Problem to work on: Search each line below for the word "decompaction" and list those that contain it.

Recorded data:
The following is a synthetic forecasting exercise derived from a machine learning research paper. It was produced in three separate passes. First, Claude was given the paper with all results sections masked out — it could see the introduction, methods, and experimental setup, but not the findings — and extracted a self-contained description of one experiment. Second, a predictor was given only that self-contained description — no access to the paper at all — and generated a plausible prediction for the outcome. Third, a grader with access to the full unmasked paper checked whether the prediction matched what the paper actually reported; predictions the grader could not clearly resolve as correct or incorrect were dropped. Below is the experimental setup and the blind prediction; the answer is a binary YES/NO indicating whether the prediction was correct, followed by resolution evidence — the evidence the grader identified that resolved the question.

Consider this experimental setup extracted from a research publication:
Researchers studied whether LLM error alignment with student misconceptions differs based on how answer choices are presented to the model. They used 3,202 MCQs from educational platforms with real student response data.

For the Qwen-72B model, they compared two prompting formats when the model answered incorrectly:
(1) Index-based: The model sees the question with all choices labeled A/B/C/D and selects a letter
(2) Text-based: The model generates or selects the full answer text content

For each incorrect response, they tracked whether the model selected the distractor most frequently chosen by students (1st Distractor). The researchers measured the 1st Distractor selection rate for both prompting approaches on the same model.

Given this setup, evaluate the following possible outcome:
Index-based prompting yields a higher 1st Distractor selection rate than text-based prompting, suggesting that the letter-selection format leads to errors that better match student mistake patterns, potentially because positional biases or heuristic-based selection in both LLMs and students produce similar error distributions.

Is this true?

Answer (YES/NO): YES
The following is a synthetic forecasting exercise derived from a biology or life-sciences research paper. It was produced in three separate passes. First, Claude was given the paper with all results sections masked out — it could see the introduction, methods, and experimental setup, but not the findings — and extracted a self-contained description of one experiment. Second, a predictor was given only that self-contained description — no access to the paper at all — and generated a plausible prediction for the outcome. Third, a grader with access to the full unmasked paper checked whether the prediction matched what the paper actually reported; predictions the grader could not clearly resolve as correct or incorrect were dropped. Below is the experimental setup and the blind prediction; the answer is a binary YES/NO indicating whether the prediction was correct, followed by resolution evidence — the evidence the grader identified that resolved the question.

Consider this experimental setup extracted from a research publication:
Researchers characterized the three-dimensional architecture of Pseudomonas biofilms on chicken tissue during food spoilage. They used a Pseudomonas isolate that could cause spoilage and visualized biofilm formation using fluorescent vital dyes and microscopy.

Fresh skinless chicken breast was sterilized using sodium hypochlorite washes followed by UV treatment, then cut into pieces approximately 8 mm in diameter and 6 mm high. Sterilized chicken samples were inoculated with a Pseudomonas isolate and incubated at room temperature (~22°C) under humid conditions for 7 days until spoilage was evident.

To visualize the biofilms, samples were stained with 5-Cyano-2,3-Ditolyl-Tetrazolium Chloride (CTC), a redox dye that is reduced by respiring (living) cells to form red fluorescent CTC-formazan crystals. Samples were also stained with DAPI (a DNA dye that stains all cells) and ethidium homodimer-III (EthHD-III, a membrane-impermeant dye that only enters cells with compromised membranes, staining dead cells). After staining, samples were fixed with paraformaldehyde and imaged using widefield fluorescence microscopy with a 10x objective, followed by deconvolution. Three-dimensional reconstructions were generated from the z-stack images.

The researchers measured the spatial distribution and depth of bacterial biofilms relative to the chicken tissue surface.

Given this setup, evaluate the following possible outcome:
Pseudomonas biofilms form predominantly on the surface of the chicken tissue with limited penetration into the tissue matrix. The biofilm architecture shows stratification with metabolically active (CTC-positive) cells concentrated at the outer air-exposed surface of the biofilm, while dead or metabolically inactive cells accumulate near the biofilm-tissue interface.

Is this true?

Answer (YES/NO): NO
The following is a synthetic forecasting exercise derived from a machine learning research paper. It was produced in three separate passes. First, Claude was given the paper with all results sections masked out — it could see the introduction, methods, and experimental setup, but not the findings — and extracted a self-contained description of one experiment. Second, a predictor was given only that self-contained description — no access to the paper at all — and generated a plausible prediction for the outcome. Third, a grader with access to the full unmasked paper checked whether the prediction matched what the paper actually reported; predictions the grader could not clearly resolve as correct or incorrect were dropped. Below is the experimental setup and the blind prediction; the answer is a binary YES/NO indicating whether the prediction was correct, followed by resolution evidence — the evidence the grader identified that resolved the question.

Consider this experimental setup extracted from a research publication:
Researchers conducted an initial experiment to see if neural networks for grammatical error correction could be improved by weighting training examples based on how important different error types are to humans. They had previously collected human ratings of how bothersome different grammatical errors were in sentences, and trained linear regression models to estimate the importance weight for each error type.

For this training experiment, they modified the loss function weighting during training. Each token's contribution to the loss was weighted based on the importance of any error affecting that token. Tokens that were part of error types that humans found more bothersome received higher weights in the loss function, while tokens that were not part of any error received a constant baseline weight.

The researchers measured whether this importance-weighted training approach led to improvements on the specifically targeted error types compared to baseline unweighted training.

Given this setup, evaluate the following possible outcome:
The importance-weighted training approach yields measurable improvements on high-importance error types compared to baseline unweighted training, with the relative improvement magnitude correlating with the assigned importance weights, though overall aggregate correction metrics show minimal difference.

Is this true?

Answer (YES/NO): NO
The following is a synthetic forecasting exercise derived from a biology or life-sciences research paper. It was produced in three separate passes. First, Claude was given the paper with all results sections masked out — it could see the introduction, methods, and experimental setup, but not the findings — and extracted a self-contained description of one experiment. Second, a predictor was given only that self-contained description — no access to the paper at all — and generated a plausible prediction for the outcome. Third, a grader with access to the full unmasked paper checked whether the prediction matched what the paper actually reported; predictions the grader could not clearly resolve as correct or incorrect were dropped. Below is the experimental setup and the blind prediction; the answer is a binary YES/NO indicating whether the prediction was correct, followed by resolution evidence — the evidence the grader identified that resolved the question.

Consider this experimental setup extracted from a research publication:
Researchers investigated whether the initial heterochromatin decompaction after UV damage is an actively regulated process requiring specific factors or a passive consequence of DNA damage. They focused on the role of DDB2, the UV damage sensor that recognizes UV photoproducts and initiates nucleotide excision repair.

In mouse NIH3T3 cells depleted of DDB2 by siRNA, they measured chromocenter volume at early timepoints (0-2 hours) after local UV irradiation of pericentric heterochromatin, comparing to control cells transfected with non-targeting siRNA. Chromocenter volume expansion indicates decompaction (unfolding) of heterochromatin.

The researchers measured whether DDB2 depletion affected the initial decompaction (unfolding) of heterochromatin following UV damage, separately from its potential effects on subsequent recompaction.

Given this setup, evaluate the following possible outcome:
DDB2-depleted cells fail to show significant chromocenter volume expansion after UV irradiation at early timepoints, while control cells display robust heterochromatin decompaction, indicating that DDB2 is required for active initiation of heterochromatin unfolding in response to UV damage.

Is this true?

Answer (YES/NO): YES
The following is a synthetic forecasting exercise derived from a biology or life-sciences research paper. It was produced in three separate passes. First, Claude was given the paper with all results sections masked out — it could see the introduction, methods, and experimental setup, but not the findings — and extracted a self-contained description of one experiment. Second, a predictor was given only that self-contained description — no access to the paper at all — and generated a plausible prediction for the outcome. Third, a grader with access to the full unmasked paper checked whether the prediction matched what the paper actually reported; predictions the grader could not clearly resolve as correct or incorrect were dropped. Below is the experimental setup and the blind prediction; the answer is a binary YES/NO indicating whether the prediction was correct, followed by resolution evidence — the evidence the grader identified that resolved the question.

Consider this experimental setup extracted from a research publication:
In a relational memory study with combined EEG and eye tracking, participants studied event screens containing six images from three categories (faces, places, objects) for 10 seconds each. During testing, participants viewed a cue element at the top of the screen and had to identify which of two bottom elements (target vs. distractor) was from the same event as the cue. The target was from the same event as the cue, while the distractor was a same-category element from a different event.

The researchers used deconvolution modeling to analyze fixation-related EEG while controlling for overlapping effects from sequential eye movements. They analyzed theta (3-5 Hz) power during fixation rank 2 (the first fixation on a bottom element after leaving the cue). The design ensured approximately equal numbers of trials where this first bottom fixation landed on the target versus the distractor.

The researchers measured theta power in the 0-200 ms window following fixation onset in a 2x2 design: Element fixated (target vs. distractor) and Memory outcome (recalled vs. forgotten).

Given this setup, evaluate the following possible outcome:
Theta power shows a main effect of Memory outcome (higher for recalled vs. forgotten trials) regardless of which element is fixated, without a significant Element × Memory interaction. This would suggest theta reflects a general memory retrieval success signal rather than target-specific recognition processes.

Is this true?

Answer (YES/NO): NO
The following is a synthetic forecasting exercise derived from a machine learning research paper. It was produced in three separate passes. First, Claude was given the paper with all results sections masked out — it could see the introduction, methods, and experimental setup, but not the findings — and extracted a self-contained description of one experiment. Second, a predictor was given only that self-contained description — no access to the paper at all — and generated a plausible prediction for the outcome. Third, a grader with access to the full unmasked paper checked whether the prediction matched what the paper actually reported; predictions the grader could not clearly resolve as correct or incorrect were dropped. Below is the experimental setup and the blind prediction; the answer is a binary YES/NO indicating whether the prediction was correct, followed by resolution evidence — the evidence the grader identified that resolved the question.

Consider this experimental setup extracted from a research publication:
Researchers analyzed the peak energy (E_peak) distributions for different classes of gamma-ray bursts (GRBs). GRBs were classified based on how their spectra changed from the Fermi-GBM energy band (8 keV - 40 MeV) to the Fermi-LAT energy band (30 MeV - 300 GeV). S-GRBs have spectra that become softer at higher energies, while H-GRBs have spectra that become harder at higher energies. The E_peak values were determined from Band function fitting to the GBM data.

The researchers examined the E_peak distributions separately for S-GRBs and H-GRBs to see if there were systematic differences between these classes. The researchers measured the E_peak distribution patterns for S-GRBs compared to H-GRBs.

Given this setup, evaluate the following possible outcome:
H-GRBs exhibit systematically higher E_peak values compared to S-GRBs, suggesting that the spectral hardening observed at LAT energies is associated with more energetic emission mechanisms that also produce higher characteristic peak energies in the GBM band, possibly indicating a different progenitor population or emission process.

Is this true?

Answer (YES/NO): YES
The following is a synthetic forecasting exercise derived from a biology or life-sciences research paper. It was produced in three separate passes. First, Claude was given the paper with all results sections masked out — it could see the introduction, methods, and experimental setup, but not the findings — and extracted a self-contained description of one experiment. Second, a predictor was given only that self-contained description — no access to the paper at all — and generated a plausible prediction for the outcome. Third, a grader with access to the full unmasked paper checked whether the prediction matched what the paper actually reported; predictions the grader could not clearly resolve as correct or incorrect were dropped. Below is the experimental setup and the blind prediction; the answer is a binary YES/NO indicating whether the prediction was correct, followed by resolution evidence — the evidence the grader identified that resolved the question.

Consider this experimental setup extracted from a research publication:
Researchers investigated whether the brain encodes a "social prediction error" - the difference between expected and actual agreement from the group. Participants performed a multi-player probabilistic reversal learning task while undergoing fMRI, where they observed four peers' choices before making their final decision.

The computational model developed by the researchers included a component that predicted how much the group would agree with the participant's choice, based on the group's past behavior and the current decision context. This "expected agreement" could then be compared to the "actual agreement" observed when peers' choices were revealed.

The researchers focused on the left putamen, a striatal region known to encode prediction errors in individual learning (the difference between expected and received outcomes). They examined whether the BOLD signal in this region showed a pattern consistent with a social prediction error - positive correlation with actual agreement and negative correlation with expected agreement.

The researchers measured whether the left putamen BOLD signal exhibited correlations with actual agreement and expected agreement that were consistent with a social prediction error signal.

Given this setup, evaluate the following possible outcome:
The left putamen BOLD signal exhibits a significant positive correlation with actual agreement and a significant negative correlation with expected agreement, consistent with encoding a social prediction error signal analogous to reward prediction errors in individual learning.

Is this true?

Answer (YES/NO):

Problem solution:
Researchers investigated whether the initial heterochromatin decompaction after UV damage is an actively regulated process requiring specific factors or a passive consequence of DNA damage. They focused on the role of DDB2, the UV damage sensor that recognizes UV photoproducts and initiates nucleotide excision repair.
In mouse NIH3T3 cells depleted of DDB2 by siRNA, they measured chromocenter volume at early timepoints (0-2 hours) after local UV irradiation of pericentric heterochromatin, comparing to control cells transfected with non-targeting siRNA. Chromocenter volume expansion indicates decompaction (unfolding) of heterochromatin.
The researchers measured whether DDB2 depletion affected the initial decompaction (unfolding) of heterochromatin following UV damage, separately from its potential effects on subsequent recompaction.
DDB2-depleted cells fail to show significant chromocenter volume expansion after UV irradiation at early timepoints, while control cells display robust heterochromatin decompaction, indicating that DDB2 is required for active initiation of heterochromatin unfolding in response to UV damage.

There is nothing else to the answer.